==== Data to use ====

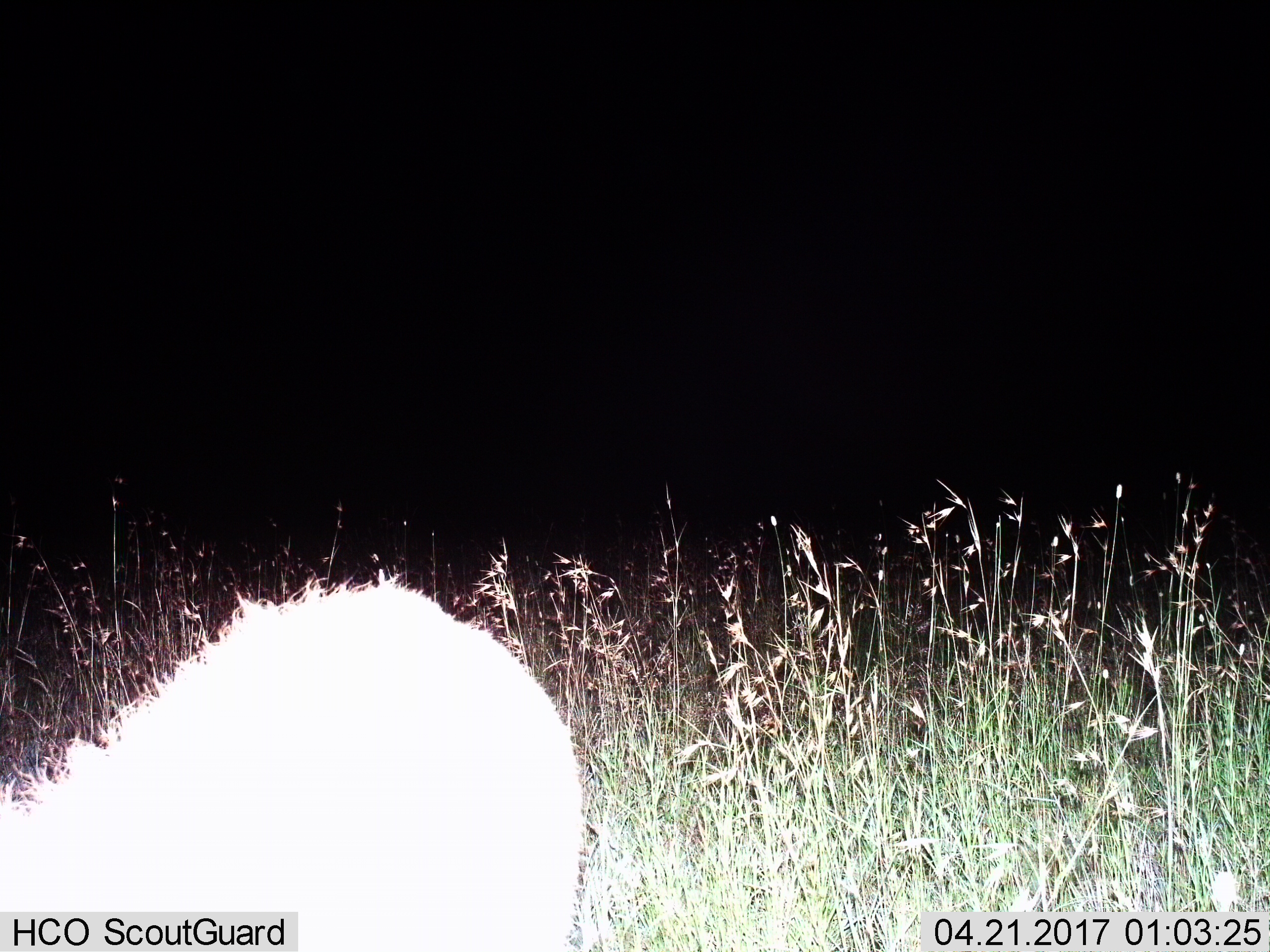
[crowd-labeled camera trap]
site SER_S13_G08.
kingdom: Animalia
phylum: Chordata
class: Mammalia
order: Carnivora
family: Hyaenidae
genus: Crocuta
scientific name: Crocuta crocuta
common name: spotted hyena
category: hyenaspotted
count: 1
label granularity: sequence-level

====

■ What to produce: The answer should be an exact restatement of every entry, with the pictures omitted.

■ Solution to the problem:
[crowd-labeled camera trap]
site SER_S13_G08.
kingdom: Animalia
phylum: Chordata
class: Mammalia
order: Carnivora
family: Hyaenidae
genus: Crocuta
scientific name: Crocuta crocuta
common name: spotted hyena
category: hyenaspotted
count: 1
label granularity: sequence-level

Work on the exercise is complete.